Some of the negative effects are flight cancellations around the country. Some of the smaller regional airlines are having difficulty finding pilots to fill these flight slots so they are canceling flights all together. These cancellations because of crew unavailability should remain in the regional airlines for the first few years of any shortage. The larger airlines have it a bit easier; they are able to pull from the regionals (minor leagues) when they need new pilots.
Great Lakes Airlines was forced to cancel 20% of all flights in and out of Pierre, SD last November. They are blaming the cancellation directly on a pilot shortage. In the Capital Journal’s story Pierre’s mayor Laurie Gill is quoted as saying,
“unreliable air service is one of the biggest issues currently facing the city and her office has received numerous complaints”.
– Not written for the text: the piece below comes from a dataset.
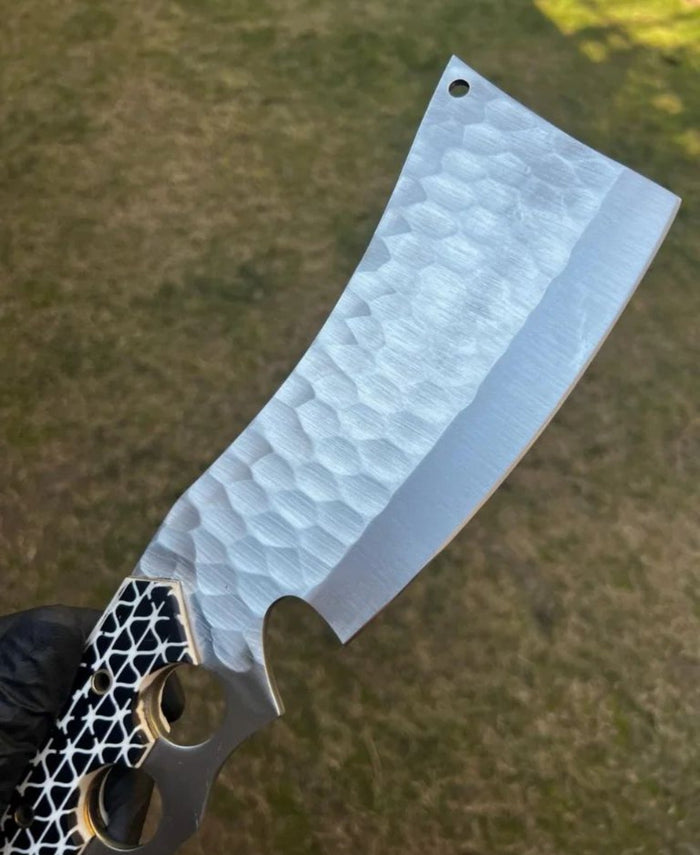Handmade Full Tang Chopper knife with knuckle handle cskforged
The problem of the lack of reliable air service to the city has also been brought to the attention of Rep. Kristi Noem and Senator John Thune, they are all scheduling talks in Washington DC this week to see how this can be resolved.
Alliance, NE is also experiencing the same issues… KOTA News is reporting a 52% drop in scheduled service year over year for the month of December. Their airport director, Lynn Placek, is on the record saying she knows it’s not an airline problem but rather a pilot shortage.
Conversations can take place, but let’s be honest; it’s not that the airline doesn’t want to fly the route. They can’t fly the route! They are required to have a minimum flight crew! Aircraft of that size and performing that service require two competent pilots, if you don’t have a second pilot that is qualified with the minimum air time and also with the required amount of rest time then no go for that flight, loss of revenue for the airline and a city loses it connection to the outside world.
So what’s the solution? Pay the pilots more and begin to take them from other regional airlines… that’s what. This is good for the pilots, being in demand and needed to the point that someone will pay you more is a really good problem!